Notre position sur ce projet n'a pas changé depuis son dernier passage devant ce conseil. Cette modification de la loi reste superflue, brade notre souveraineté et engendre des risques en matière de santé publique et de protection de l'environnement. Nous sommes en train, bêtement, de nous tirer une balle dans le pied.

Tout d'abord, l'ordonnance révisée sur les produits phytosanitaires prévoit déjà une reprise des autorisations européennes à certaines conditions. De plus, la reprise automatique des autorisations comme cela est demandé dans le projet, qu'elle concerne les autorisations délivrées en procédure ordinaire ou urgente, va trop loin et nous ôterait toute capacité de prendre en compte les spécificités de la Suisse, qu'elles soient agronomiques, météorologiques ou géographiques. D'ailleurs, les pays européens eux-mêmes ne reprennent pas les autorisations d'urgence d'autres États membres. Ces autorisations répondent à des situations locales et aiguës. Leur multiplication contourne la procédure ordinaire et donc les contrôles de sécurité prévus. En Suisse, leur nombre a doublé en deux ans, passant de 18 en 2022 à 36 en 2024. La nouvelle ordonnance prévoit justement déjà une procédure accélérée, plus efficace et plus sûre que celle proposée dans cette initiative.

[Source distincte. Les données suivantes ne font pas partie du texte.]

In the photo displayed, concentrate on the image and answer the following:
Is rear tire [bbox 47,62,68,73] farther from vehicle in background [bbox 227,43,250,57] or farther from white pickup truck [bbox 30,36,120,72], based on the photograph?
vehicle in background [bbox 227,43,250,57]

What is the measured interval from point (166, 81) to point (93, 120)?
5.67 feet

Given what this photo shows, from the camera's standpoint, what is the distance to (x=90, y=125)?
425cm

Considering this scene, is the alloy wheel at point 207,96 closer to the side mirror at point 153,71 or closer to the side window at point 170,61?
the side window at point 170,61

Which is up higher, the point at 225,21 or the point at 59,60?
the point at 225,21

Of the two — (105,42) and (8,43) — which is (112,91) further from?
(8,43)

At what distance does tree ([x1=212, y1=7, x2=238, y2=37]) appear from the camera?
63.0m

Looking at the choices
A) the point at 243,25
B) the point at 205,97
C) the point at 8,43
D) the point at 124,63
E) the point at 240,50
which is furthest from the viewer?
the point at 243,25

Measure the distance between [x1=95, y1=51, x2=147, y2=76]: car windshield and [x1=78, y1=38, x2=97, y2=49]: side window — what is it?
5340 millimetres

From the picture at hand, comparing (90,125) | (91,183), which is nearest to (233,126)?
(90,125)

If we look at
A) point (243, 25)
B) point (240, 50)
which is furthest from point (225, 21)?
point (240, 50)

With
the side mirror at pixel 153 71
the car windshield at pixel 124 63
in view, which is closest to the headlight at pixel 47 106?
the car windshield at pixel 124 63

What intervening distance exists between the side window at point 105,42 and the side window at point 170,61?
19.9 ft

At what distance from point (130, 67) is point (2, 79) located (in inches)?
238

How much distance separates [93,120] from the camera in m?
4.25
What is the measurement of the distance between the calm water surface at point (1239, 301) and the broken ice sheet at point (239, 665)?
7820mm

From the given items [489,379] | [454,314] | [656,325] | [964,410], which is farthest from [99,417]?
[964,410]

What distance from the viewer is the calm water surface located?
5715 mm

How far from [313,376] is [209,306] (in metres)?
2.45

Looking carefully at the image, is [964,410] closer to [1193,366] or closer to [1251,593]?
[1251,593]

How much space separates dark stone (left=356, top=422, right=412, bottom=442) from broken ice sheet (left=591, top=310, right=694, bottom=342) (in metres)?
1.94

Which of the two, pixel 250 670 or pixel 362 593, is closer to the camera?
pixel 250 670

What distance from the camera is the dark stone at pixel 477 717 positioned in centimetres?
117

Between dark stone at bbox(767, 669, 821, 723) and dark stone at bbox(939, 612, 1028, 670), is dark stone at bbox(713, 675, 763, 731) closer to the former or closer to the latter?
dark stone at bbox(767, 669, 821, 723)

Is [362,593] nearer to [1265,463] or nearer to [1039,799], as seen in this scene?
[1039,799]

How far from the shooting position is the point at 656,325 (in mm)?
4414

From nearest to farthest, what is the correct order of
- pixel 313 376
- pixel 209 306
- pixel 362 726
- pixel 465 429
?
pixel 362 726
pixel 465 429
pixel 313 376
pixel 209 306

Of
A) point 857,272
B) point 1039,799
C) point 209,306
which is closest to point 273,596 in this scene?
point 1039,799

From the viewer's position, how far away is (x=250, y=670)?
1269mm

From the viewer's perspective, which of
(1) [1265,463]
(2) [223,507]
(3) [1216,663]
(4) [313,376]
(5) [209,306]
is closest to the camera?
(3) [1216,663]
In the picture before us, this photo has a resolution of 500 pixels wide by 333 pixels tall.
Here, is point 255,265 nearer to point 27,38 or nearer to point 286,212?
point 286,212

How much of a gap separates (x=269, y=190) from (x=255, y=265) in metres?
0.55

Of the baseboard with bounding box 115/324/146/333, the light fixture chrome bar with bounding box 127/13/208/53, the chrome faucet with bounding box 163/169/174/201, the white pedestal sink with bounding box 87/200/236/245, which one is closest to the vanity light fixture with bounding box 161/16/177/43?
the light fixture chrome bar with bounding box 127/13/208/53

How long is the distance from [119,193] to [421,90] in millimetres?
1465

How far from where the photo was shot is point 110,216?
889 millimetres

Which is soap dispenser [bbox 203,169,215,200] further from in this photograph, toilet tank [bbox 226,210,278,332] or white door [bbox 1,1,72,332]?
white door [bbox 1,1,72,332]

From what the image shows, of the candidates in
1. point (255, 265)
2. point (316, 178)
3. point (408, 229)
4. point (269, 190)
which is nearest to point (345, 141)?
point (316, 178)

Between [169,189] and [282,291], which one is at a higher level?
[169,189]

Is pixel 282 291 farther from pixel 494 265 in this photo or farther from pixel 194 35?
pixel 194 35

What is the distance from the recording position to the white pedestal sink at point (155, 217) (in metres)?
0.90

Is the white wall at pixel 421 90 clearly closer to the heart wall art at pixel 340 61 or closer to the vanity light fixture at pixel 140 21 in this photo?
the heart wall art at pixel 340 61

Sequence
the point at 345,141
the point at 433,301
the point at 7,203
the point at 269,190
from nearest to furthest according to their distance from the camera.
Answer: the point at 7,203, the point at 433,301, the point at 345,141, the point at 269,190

Les pays les plus gourmands en pesticides ne peuvent servir de référence et il n'est pas concevable de renoncer unilatéralement à notre souveraineté réglementaire sur la question. L'initiative parlementaire Bregy va trop loin. Les automatismes proposés affaiblissent notre capacité à fixer nos propres règles pour protéger la santé humaine, les eaux et la biodiversité.

Les minorités Bertschy et Badran Jacqueline permettent d'atténuer les aspects les plus délétères du projet. En limitant la reprise de l'autorisation de mise sur le marché aux principes actifs et non aux produits, nous pouvons non seulement nous en tenir au mécanisme qui est réellement prévu par l'Union européenne, mais aussi faire en sorte que l'autorisation finale prenne en compte la situation particulière de la Suisse. En effet, on ne peut pas autoriser dans notre pays un produit sur la seule base du fait qu'un autre pays, avec une topographie et une météorologie totalement différentes, l'a adopté également, à moins que cette procédure ne soit au moins qualitativement équivalente aux standards et aux réalités de la Suisse.

Dans l'ensemble, nous sommes d'avis que cette initiative ne serait pas déposée aujourd'hui compte tenu de l'ordonnance et du paquet européen. Nous vous invitons donc à rejeter l'ensemble du projet et, à défaut, à suivre les deux minorités proposées.